As well there are sonic portraits that beget feelings of triumph, glory, and even ecstasy.
"This set of music was created as if in a live setting, all of the pieces dynamically differing, yet all flowing together as if chapters in a book, telling a story. This music was intended to be listened to, also, as if it is being heard live. For that reason, turn it up. Feel it in your bones!"

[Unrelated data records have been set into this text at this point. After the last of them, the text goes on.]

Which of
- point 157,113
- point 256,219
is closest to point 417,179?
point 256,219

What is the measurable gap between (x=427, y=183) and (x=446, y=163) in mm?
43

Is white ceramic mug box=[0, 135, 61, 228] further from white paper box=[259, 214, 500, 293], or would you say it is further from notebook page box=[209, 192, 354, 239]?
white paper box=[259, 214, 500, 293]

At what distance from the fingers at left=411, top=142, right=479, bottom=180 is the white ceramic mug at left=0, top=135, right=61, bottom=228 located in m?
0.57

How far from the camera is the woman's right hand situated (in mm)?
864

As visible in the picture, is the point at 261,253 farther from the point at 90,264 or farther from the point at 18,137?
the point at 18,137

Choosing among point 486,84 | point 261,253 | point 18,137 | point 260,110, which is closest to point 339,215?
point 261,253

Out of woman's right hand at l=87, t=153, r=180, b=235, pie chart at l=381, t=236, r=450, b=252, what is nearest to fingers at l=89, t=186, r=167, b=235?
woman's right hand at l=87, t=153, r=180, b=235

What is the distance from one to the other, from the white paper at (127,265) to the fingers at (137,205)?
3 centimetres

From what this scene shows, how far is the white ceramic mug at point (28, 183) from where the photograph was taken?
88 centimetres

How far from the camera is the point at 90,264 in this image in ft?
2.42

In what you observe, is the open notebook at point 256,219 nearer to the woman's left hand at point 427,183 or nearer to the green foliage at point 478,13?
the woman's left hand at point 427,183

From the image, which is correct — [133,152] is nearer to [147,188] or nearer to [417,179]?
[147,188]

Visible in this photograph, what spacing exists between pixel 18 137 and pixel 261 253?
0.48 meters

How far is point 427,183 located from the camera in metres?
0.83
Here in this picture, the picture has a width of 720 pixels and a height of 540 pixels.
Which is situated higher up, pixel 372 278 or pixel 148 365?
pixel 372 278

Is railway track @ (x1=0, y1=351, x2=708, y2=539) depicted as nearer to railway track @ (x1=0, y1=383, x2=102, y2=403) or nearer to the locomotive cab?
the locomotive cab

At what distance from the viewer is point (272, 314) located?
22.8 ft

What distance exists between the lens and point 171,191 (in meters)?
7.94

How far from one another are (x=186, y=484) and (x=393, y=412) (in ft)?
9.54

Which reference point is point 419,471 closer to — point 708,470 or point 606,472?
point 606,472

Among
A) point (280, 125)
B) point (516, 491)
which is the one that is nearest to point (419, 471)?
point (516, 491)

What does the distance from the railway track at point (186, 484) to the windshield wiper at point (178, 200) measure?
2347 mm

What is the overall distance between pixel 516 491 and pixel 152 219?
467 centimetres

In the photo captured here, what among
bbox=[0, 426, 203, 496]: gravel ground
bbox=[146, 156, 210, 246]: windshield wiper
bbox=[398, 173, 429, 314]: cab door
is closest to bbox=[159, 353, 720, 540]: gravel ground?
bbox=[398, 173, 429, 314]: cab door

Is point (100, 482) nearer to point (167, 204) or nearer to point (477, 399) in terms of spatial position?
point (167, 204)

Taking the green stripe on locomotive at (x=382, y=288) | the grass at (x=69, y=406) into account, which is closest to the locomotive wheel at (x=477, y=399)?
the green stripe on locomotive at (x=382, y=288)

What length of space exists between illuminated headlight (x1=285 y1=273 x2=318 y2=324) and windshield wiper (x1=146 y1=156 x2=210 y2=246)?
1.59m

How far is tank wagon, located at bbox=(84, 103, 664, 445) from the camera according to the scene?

1. understood by or meant for only a select few.
2. private or secret.
Electoambient Space review:
Esoterica is another set of first-rate serene shifting soundscapes from Dan Pound. As on prior albums, Pound uses analog and digital synths and samplers, voice, flute, and didgeridoo. He melds them into a thoroughly pleasant array of moods and sounds. Divided into eight parts, each one floats calmly by with influences ranging from Tangerine Dream to Brian Eno, often all within the same track. For example, "Esoterica Part One" starts with smooth floating music for a few minutes, but segues into a bright sequencer-based passage for the remainder. I particularly like part two, with a fascinating echoing bass line with quirky percussion running parallel to it. It defies easy categorization or description, but suffice to say it is a refreshingly unique take on electronic ambient music. The beat gets heavier and more tribal, ably aided by Pound's Lakota flute playing. By now over 20 minutes of excellent ambience has passed, with still more to come. Part three has a brisk, bright sequence and a sweeping synth that rises and falls. Then this fantastic chugging bass line takes over, although the energy remains restrained just so. Instead of continuing to build on this, Pound teases and then brings it back down, creating this wonderful dynamic. Part four has a stuttering little rhythmic bit, a hint of glitchy electronica but smoother than that. We're now well over 40 minutes in and it just keeps getting better. The energy goes up a notch on parts five and six, the latter featuring this cool clipped processed didgeridoo sound. The latter sections of the album with their clean, crisp, computerized percussion remind me of Vir Unis and James Johnson on their excellent Perimeter series, or Vir's solo album Mercury and Plastic. After all this fun with rhythm, the floating tones of part eight bring the disc to a relaxed finish. Esoterica is easily one of the best ambient releases of 2009 so far.